The central question
Trust is not binary, it is fragile, and it breaks faster than any rollout plan. One misplaced document in a public chatbot, and suddenly everyone in IT is running to block websites, while half the company quietly keeps using those same tools because work still needs doing. The real problem is not curiosity. The real problem is leaving curiosity without a safe path.
When trust gets broken
A few years back, headlines about companies accidentally exposing secrets to public LLMs changed the conversation overnight. As Ben put it, “that trust was broken, when these data leaks occurred.” For companies that had already experimented with chatbots, the fallout meant two things: board-level panic and grassroots improvisation. People who were already using these systems suddenly got told they could not, and skeptics felt justified in staying away.
Start with real examples, not hype
You can show people slides about possibilities until the cows come home, but it rarely moves the needle. What works is tangible, relatable showcases where an employee, someone with a job similar to theirs, uses an AI tool to solve a problem they actually have. A colleague using AI on a real task is more convincing than another abstract deck about transformation.
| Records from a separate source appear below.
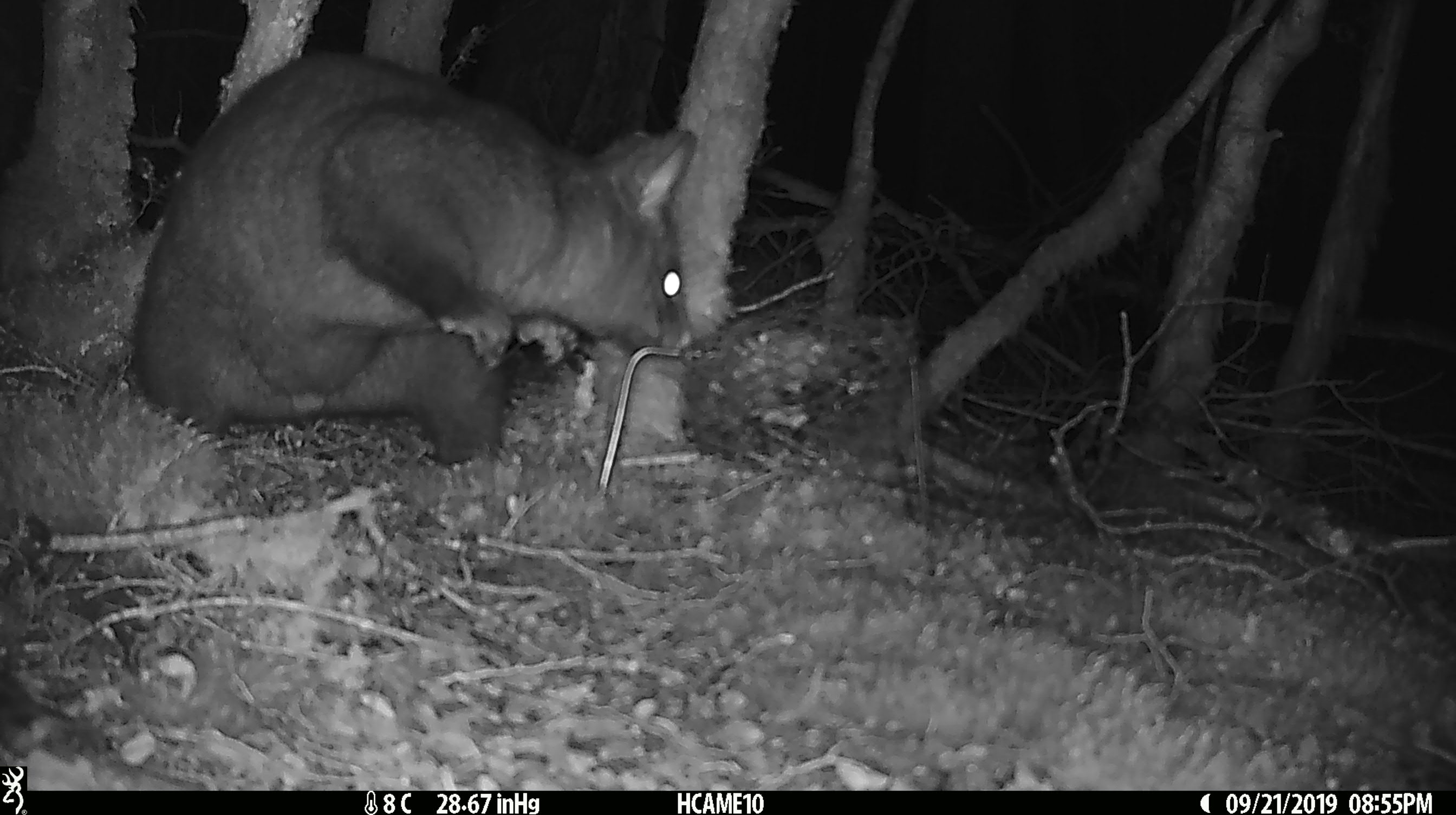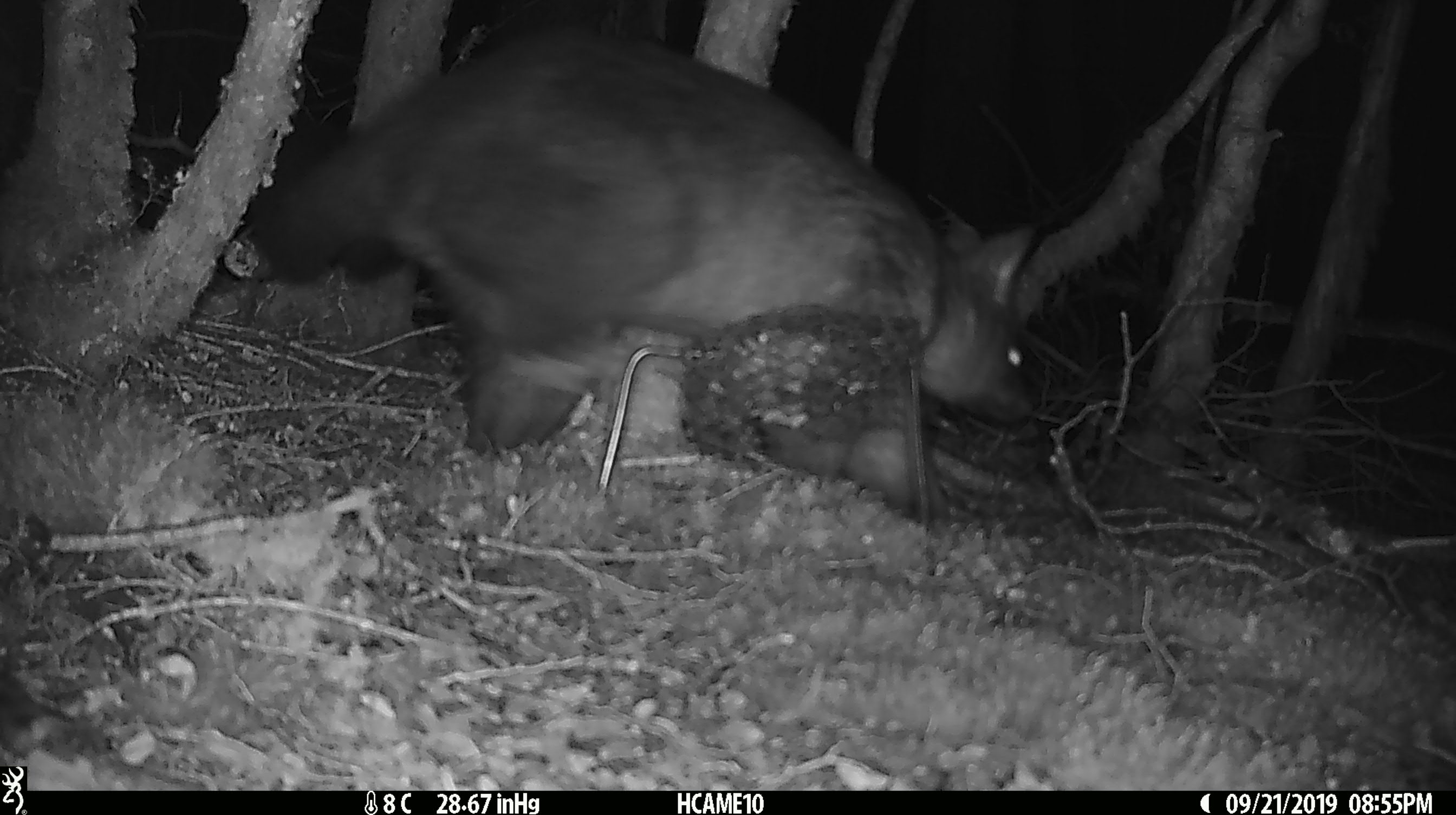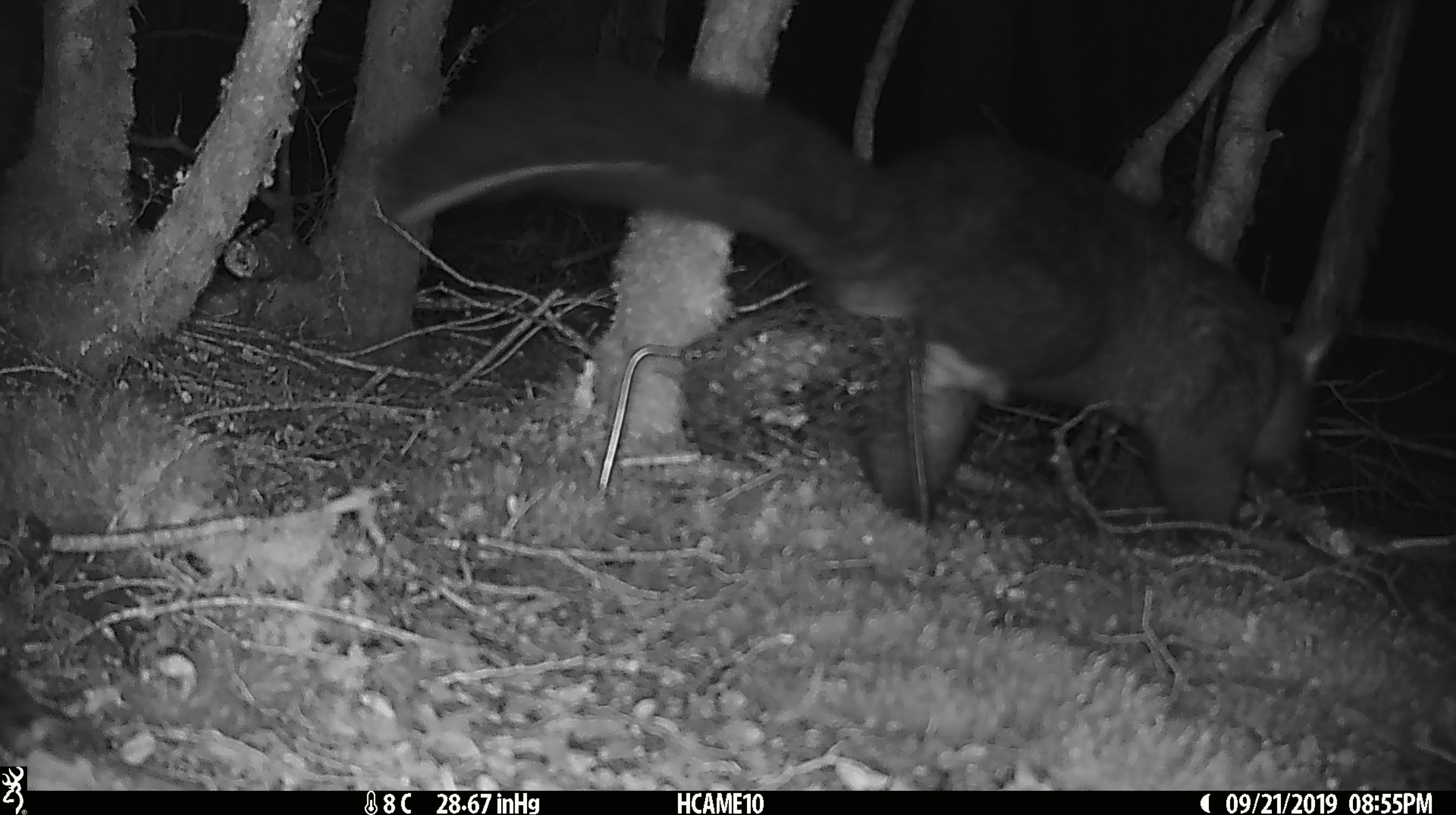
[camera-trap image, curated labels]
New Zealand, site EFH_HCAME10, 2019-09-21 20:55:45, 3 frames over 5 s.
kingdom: Animalia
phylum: Chordata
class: Mammalia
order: Diprotodontia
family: Phalangeridae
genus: Trichosurus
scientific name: Trichosurus vulpecula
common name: common brushtail possum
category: possum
Pair inspiration with practical training
People do not need a PhD in transformers to get value. They need guided hands-on experience and sensible guardrails that answer the question: what can I safely put into this system? Internal trainings, recommender systems for relevant learning paths, and concrete examples shrink the gap between curiosity and actual adoption.
Top-level sanction matters
Culture changes from the top down and from the grassroots up. Both help, but nothing accelerates adoption like visible senior leadership using a tool. If the boss of the boss is using the technology in a controlled, compliant way, people hear permission. That demonstration does something policies rarely do: it legitimizes.
Build the right internal plumbing
For large organizations the answer is not to ban the web and hope for obedience. The smarter move is to offer a safe internal alternative and make it easy to use. Cross-functional teams across information security, cloud, legal, and product can design an internal GenAI platform that meets compliance needs while still being useful. If people are forced to improvise, they will improvise badly.
Make guidelines practical
Guidelines should not read like a legal novel. People want short, practical rules that answer two questions: what can I put into the tool, and how should I use it to get decent results? Data classifications, examples, and short how-to sessions are more useful than abstract principles nobody can apply on Monday morning.
Regaining trust after bad experiences
Some people tried early versions of the tech and came away unimpressed. Convincing those people to re-engage is hard because their prior experience feels like proof. The answer is patient: small wins, visible improvements, and honest explanations of what changed, why results are better, and which safeguards are now in place.
Use deterministic tools where consistency matters
One recurring worry is the perceived randomness of LLMs. For practical adoption, the solution is not to pretend every output is equally reliable. When you need deterministic results, call deterministic tools. When you want flexible synthesis, let the model help. A strong enterprise pattern is letting the model orchestrate which tool to use, then handing off to reliable systems where consistency matters.
The assistant promise needs permissions
Think of AI as an assistant, but an assistant needs rights to act. You have to decide how much access to give it, which systems it can touch, and what financial or operational authority it holds. If you want the assistant to save real time, you need secure mechanisms for delegation, not just a chat box that gives advice.
Curiosity beats FOMO
There are three reactions among leaders: full throttle, blanket ban, and terrified halfway adoption. All are fear in different costumes. The better lever is curiosity. Show real examples, give people safe tools, and let them explore. Real adoption follows from repeated useful interactions, not memos that shout about transformation.
The practical point
If you lead a team, focus on three things: make it safe, make it useful, and make it visible. Building trust in AI is not about convincing skeptics that magic exists. It is about proving that the system can be a useful, responsible coworker.